Irisin inhibited EC apoptosis in partial ligated carotid arteries and ox-LDL-induced HUVECs.
(A) Sections from the mice carotid arteries were labeled by TUNEL to detect apoptotic cells and counterstained with DAPI to detect nuclei. The yellow dotted lines indicated the lumen perimeter of the vessel. (B) Quantification of TUNEL-positive cells in the plaque. (C) HUVECs were incubated with irisin and ox-LDL for 24 h. Apoptosis of ox-LDL-exposed HUVECs after treatment with irisin was detected by using flow cytometry. (D) The apoptotic rate was determined by calculating the ratio of Annexin-V-positive and Annexin-V/PI-double positive cells to total cells. The data were expressed as the mean ± SEM of three independent experiments. *P < 0.05 vs. control, # P < 0.05 vs. ox-LDL -treated group.
Fig 7.
Effect of irisin on Bax, Bcl-2, and caspase-3 protein levels in ox-LDL-induced HUVECs.

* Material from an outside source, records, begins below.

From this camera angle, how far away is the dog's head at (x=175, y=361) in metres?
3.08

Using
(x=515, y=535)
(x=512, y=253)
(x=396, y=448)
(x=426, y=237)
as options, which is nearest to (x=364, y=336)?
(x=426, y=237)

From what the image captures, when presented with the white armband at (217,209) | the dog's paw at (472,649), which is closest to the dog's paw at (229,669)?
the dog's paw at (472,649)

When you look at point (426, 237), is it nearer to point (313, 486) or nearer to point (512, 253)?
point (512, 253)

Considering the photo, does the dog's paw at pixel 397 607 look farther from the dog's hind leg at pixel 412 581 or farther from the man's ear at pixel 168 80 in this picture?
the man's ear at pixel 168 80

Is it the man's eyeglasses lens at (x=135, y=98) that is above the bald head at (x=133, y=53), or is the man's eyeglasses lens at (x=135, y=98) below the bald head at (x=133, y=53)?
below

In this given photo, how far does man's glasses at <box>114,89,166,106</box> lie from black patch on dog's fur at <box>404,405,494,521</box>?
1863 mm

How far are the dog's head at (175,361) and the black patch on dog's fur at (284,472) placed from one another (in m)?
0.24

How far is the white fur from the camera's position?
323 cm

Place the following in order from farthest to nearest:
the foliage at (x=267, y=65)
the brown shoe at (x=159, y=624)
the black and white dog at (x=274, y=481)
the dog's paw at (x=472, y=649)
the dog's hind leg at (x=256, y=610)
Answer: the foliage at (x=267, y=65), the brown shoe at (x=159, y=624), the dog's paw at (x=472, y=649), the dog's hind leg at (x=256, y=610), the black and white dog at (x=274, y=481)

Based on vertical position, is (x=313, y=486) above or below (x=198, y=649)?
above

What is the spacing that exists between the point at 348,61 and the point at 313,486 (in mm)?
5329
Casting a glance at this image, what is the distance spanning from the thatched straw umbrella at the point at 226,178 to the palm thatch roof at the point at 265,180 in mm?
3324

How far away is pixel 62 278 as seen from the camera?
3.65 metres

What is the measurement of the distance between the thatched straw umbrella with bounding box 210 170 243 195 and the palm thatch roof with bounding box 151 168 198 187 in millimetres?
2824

HUVECs were incubated with irisin and ox-LDL for 24 h. (A) The expression levels of caspase-3, Bax, and Bcl-2 were analyzed by western blot. GAPDH was used as a loading control. (B) Densitometric analysis of the related bands was performed. The data were expressed as the mean ± SEM of three independent experiments. *P < 0.05 vs. control, # P < 0.05 vs. ox-LDL -treated group.